Later, the brothers sold Joseph to a passing caravan – he is sold into slavery. So here we see Joseph given by the senses over to one of the desires of the body – greed.

What profit is it if we slay our brother and conceal his blood? 27. Come, and let us sell him to the Ishmaelites, and let not our hand be upon him; for he is our brother, our flesh. And his brethren hearkened unto him. And there passed by Midianites, merchantmen; and they drew and lifted up Joseph out of the pit, and sold Joseph to the Ishmaelites for twenty pieces of silver.

Yet, despite the desire of the senses to break Joseph, God is within him, he is aware of his goal – he is a light within, one that glows without. And because of the light that is steadily growing, the soul continues to maintain his direction. Then, as happens to all souls – Joseph is tempted by the wife of his master. As the soul is always tempted by the desires of the body.

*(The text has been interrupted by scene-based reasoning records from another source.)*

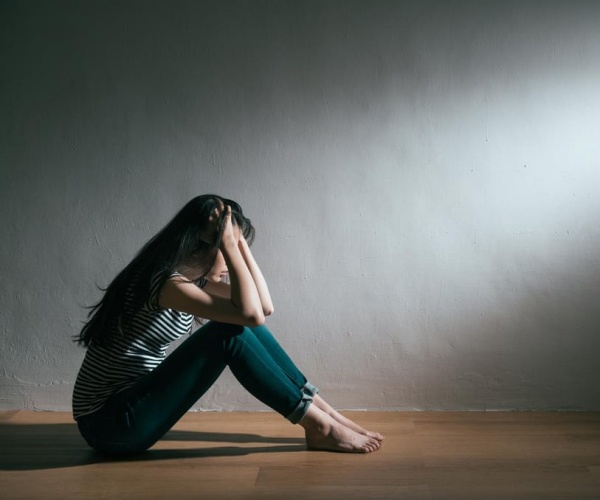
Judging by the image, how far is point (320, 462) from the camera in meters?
2.26

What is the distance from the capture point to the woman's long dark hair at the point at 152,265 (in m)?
2.16

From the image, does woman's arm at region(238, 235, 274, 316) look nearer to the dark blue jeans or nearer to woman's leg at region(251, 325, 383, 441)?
woman's leg at region(251, 325, 383, 441)

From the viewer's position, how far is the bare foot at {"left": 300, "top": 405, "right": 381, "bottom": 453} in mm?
2338

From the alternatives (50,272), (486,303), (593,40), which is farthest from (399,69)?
(50,272)

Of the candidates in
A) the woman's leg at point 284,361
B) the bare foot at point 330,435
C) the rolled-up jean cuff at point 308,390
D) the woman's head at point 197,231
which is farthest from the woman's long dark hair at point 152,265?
the bare foot at point 330,435

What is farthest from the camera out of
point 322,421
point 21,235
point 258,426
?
→ point 21,235

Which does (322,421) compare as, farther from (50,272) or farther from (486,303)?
(50,272)

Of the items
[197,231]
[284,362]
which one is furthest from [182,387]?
[197,231]

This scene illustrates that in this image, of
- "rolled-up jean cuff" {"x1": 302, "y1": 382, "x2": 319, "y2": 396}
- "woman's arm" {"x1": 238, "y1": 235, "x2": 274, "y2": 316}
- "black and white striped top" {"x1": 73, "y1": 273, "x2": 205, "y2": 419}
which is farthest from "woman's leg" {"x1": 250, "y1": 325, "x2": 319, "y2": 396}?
"black and white striped top" {"x1": 73, "y1": 273, "x2": 205, "y2": 419}

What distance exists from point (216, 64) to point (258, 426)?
1.32m

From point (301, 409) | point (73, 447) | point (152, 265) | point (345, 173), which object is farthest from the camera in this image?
point (345, 173)

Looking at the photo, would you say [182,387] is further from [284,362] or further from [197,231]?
[197,231]

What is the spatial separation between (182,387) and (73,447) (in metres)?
0.53

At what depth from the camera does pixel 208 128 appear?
2.85 meters
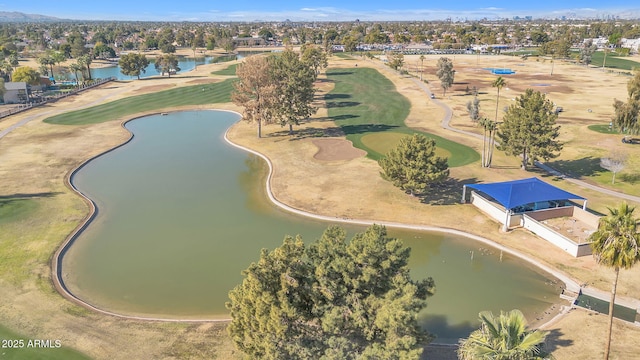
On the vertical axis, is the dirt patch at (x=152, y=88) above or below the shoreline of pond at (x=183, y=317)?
above

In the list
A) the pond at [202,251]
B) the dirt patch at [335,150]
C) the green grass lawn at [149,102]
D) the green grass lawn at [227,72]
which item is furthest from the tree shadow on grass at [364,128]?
the green grass lawn at [227,72]

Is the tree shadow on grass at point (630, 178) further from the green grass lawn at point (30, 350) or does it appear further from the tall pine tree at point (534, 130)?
the green grass lawn at point (30, 350)

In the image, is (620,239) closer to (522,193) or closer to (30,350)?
(522,193)

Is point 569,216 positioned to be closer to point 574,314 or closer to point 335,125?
point 574,314

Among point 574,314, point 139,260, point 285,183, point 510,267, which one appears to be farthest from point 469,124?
point 139,260

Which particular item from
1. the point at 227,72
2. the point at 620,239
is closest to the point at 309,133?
the point at 620,239

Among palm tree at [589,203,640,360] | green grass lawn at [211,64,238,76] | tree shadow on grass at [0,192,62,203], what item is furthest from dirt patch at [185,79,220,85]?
palm tree at [589,203,640,360]
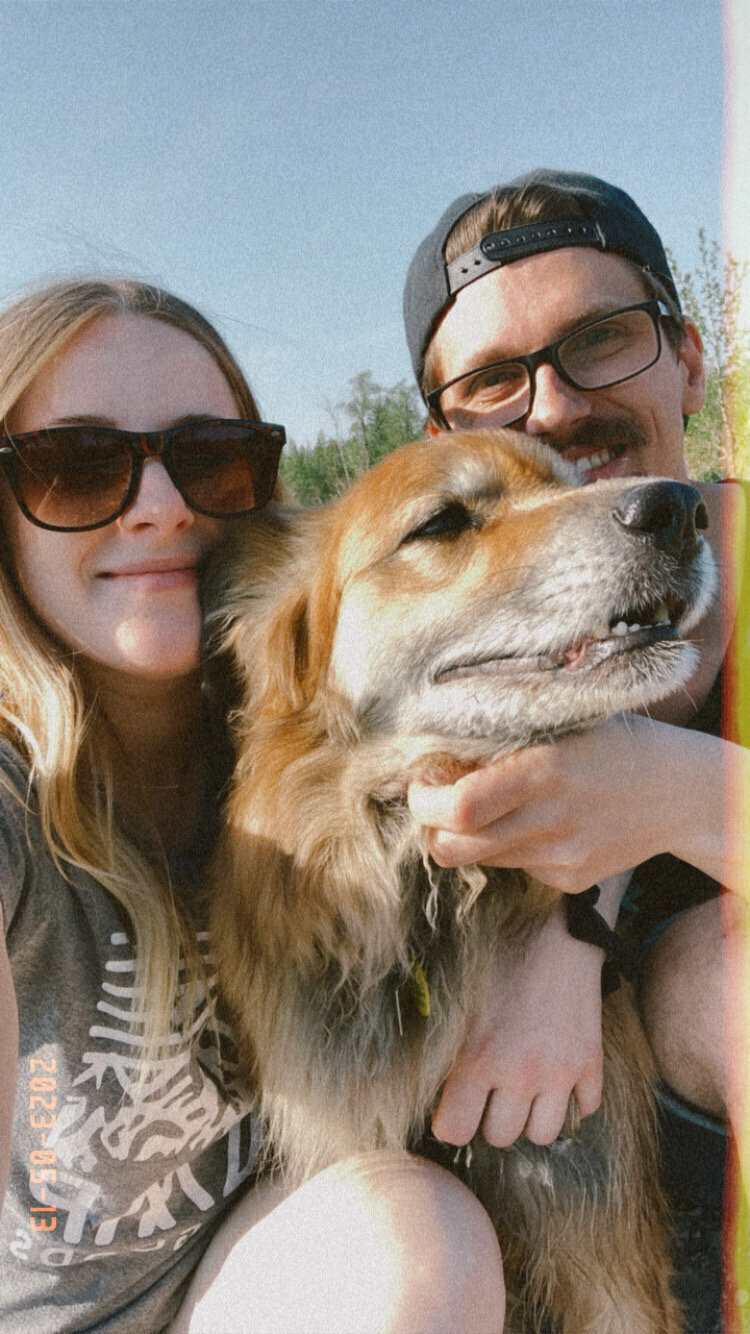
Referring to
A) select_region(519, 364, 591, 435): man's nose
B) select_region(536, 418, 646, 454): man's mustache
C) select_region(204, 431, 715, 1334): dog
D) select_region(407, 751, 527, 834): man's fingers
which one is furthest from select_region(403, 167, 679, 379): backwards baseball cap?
select_region(407, 751, 527, 834): man's fingers

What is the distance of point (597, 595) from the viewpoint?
1591mm

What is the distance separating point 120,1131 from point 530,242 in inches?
90.8

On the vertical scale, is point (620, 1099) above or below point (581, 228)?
below

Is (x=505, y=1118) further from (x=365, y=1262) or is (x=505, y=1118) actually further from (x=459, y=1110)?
(x=365, y=1262)

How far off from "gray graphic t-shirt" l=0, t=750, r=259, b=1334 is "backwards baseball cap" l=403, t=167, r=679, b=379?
5.80 ft

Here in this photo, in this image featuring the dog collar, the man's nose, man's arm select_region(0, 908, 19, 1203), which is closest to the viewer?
man's arm select_region(0, 908, 19, 1203)

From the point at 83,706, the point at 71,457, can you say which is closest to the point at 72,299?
the point at 71,457

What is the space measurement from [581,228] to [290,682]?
4.99ft

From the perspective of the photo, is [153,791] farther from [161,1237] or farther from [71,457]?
[161,1237]

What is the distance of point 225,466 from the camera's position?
196 cm

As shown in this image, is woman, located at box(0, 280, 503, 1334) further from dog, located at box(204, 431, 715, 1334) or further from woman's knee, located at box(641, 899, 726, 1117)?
woman's knee, located at box(641, 899, 726, 1117)

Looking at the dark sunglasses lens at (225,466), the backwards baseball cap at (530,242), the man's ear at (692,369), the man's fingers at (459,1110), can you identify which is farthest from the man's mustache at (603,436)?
the man's fingers at (459,1110)

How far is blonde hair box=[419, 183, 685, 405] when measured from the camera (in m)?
2.51

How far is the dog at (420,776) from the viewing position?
1628mm
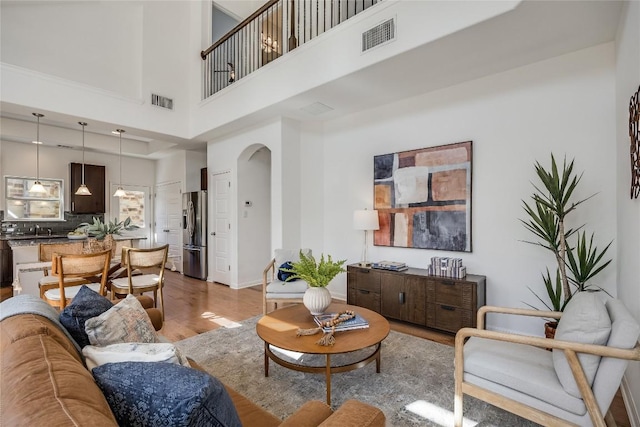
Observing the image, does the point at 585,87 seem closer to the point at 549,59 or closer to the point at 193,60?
the point at 549,59

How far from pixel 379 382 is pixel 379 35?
123 inches

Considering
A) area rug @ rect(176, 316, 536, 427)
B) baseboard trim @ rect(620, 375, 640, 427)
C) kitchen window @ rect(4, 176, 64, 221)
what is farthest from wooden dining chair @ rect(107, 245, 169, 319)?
kitchen window @ rect(4, 176, 64, 221)

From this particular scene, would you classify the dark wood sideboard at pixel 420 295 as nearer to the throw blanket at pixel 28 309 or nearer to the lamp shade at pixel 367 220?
the lamp shade at pixel 367 220

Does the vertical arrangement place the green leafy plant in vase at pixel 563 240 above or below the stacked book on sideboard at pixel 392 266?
above

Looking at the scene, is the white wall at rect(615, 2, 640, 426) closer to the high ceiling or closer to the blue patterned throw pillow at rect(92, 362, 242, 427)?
the high ceiling

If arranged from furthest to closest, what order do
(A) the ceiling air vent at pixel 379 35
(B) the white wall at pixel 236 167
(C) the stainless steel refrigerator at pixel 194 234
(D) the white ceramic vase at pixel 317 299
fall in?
(C) the stainless steel refrigerator at pixel 194 234, (B) the white wall at pixel 236 167, (A) the ceiling air vent at pixel 379 35, (D) the white ceramic vase at pixel 317 299

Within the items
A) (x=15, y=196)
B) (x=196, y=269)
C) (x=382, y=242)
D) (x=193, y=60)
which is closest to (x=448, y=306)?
(x=382, y=242)

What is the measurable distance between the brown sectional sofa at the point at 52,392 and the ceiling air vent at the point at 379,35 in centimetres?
310

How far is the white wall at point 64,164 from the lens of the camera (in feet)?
20.6

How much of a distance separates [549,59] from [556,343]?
Result: 115 inches

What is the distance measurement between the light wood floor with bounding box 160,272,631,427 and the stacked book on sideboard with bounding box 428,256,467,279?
64cm

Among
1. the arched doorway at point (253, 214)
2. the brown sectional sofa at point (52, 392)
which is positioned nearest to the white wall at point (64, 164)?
the arched doorway at point (253, 214)

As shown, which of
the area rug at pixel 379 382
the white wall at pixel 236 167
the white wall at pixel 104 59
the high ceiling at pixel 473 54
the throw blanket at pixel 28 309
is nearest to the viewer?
the throw blanket at pixel 28 309

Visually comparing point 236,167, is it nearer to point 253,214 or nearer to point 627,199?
point 253,214
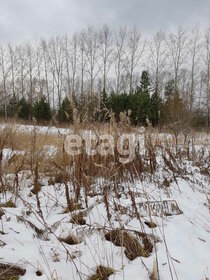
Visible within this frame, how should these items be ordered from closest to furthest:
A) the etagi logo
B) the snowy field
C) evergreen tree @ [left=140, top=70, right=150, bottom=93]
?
the snowy field < the etagi logo < evergreen tree @ [left=140, top=70, right=150, bottom=93]

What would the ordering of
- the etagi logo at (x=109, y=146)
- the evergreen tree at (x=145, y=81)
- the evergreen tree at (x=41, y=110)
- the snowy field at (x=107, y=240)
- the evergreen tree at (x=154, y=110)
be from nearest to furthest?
1. the snowy field at (x=107, y=240)
2. the etagi logo at (x=109, y=146)
3. the evergreen tree at (x=154, y=110)
4. the evergreen tree at (x=41, y=110)
5. the evergreen tree at (x=145, y=81)

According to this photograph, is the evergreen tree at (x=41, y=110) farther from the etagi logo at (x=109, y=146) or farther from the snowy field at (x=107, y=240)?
the snowy field at (x=107, y=240)

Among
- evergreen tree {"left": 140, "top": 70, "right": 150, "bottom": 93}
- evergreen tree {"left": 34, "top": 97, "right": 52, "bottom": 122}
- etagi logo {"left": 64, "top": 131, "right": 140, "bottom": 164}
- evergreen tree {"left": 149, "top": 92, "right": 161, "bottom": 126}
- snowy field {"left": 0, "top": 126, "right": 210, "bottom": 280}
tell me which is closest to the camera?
snowy field {"left": 0, "top": 126, "right": 210, "bottom": 280}

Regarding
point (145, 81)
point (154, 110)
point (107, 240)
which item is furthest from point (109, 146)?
point (145, 81)

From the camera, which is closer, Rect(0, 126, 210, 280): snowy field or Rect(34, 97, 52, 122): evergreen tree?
Rect(0, 126, 210, 280): snowy field

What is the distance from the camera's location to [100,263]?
1.13 m

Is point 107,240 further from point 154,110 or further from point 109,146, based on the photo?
point 154,110

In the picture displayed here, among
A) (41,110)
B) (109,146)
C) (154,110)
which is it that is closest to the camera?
(109,146)

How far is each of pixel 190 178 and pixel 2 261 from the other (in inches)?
95.1

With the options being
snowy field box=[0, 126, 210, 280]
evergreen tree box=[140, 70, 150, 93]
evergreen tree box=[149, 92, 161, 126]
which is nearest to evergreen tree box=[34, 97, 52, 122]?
evergreen tree box=[149, 92, 161, 126]

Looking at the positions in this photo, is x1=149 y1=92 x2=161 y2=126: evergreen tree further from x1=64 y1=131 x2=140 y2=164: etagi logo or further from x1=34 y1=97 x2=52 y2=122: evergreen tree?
x1=64 y1=131 x2=140 y2=164: etagi logo

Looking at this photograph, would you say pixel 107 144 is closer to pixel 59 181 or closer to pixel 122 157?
pixel 122 157

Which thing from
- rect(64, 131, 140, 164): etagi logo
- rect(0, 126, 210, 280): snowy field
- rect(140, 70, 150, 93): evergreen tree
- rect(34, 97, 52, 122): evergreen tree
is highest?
rect(140, 70, 150, 93): evergreen tree

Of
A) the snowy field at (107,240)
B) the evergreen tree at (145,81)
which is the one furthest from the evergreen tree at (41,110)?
the snowy field at (107,240)
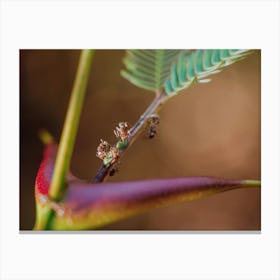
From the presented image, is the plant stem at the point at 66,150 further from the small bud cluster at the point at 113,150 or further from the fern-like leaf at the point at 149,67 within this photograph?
the fern-like leaf at the point at 149,67

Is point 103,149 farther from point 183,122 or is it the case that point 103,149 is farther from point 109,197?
point 109,197

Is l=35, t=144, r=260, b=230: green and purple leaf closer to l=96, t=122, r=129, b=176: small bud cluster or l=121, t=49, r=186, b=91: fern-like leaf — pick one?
l=96, t=122, r=129, b=176: small bud cluster

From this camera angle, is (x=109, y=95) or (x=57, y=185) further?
(x=109, y=95)
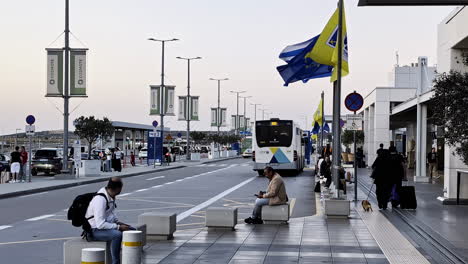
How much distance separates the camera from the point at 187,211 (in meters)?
19.1

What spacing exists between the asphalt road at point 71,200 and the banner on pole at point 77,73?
5441 millimetres

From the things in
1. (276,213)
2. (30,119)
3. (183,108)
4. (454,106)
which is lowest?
(276,213)

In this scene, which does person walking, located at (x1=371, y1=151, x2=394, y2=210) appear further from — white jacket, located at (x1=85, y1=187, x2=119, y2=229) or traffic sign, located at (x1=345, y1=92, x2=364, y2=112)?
white jacket, located at (x1=85, y1=187, x2=119, y2=229)

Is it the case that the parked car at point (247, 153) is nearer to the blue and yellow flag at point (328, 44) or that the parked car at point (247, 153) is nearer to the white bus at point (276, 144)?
the white bus at point (276, 144)

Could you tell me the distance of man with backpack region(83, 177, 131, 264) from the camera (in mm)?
8797

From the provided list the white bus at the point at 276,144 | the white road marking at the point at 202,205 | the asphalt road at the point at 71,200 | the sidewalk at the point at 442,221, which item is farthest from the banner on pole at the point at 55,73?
the sidewalk at the point at 442,221

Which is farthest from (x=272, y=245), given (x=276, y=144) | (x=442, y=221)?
(x=276, y=144)

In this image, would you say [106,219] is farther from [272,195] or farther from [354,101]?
[354,101]

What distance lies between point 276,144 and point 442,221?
24810 mm

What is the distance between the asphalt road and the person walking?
1997 millimetres

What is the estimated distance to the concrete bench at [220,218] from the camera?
14.1 meters

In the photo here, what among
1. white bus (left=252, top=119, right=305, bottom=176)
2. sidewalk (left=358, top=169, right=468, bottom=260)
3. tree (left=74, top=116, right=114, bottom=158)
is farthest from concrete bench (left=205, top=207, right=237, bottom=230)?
tree (left=74, top=116, right=114, bottom=158)

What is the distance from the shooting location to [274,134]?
134 feet

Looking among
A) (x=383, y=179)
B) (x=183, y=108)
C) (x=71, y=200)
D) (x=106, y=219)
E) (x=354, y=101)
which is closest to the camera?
(x=106, y=219)
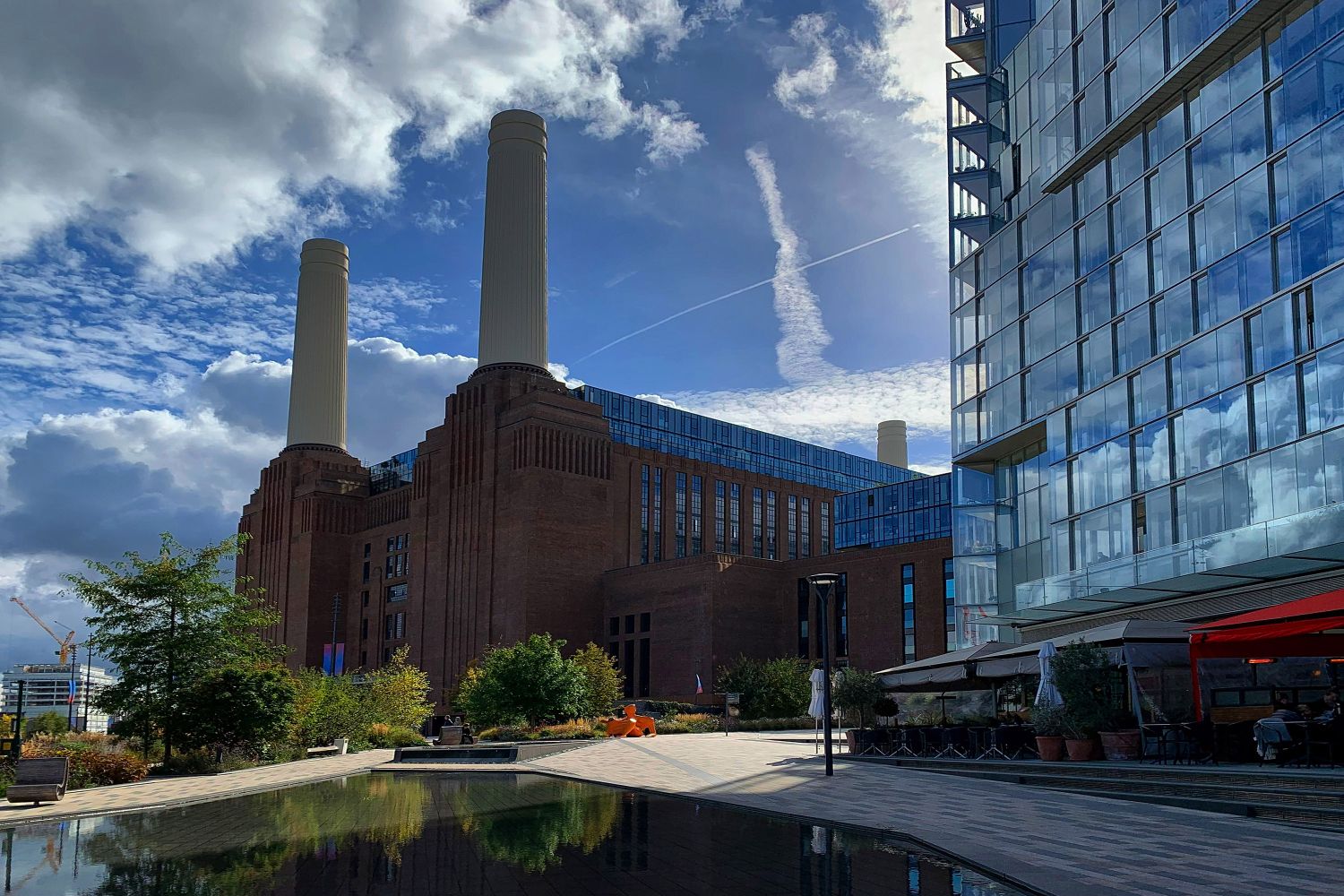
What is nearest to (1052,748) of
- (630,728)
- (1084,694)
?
(1084,694)

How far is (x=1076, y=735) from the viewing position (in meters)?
22.7

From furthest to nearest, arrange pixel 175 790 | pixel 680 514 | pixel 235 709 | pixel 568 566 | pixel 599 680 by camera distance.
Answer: pixel 680 514 < pixel 568 566 < pixel 599 680 < pixel 235 709 < pixel 175 790

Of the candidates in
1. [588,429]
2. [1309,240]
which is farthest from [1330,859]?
[588,429]

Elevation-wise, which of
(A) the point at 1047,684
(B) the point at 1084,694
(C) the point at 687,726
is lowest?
(C) the point at 687,726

Although Joseph does not fall to the temptation – he is then tested further by being punished anyway. He is thrown into jail. Here we see that this soul, cannot be tempted by glitter, nor can he be tempted by adversity. Because of his unwillingness to succumb to the tests of the physical – the greatest of desires and temptations do not stand in his way.

Ultimately, Joseph interprets a dream for Pharaoh. He tells Pharaoh that his dreams state that there will be seven years of plenty and seven years of famine. Because of this interpretation of the dreams, Pharaoh makes Joseph the final authority in all that happens in the kingdom. Here, Joseph is expressing the wisdom of an advanced soul. He expresses the fact that there are cycles of abundance and cycles of loss in life on earth. If one is not greedy during cycles of abundance one will have enough during cycles of loss. This is very much a statement of the middle way. Pharaoh, representing the higher self, sees that the soul cannot again be affected by what happens in the environment. The soul is prepared for the end of the journey, with its connection to God intact. It has been declared that the senses and the destiny will be under the rule of the soul, and the battle for the soul – has been won by the higher self.

When his brothers come to him in need of food for their families and for their father, he was generous to them. Here the soul ruled person, being ruled by the principal of love is generous and benevolent to all, regardless of what others might have done to him. The soul, is advanced enough to understand that nothing happens that is not determined by God, and so all is good.
Genesis 50:15-21
15. And when Joseph’s brethren saw that their father was dead, they said, It may be that Joseph will hate us, and will fully requite us all the evil which we did unto him. 16. And they sent a message unto Joseph, saying, Thy father did command before he died, saying,
17. So shall ye say unto Joseph, Forgive, I pray thee now, the transgression of thy brethren, and their sin, for that they did unto thee evil. And now, we pray thee, forgive the transgression of the servants of the God of thy father. And Joseph wept when they spake unto him. 18. And his brethren also went and fell down before his face; and they said, Behold, we are thy servants. 19. And Joseph said unto them, Fear not: for am I in the place of God? 20. And as for you, ye meant evil against me; but God meant it for good, to bring to pass, as it is this day, to save much people alive. Now therefore fear ye not: I will nourish you, and your little ones. And he comforted them, and spake kindly unto them.

The soul goes from the pit, to slavery, to temptation, to adversity, to clear perception, and finally to mastery and home. This is only one of the many stories in the bible, which give us such light as to the meaning of life from the perspective of the soul’s journey. When we are ready to understand the scriptures, all scriptures as guides to life at all stages, we will truly see how they are all great master teachers. We see this repeated again when Jesus having received the Christ enters into the wilderness (the descent of the soul into flesh) and faces the temptations of Satan. This is the path of all souls that come into incarnation. It is the facing of the tests, the tests of temptation, and the tests of adversity, to ultimately overcome them all and free the true self that lies within.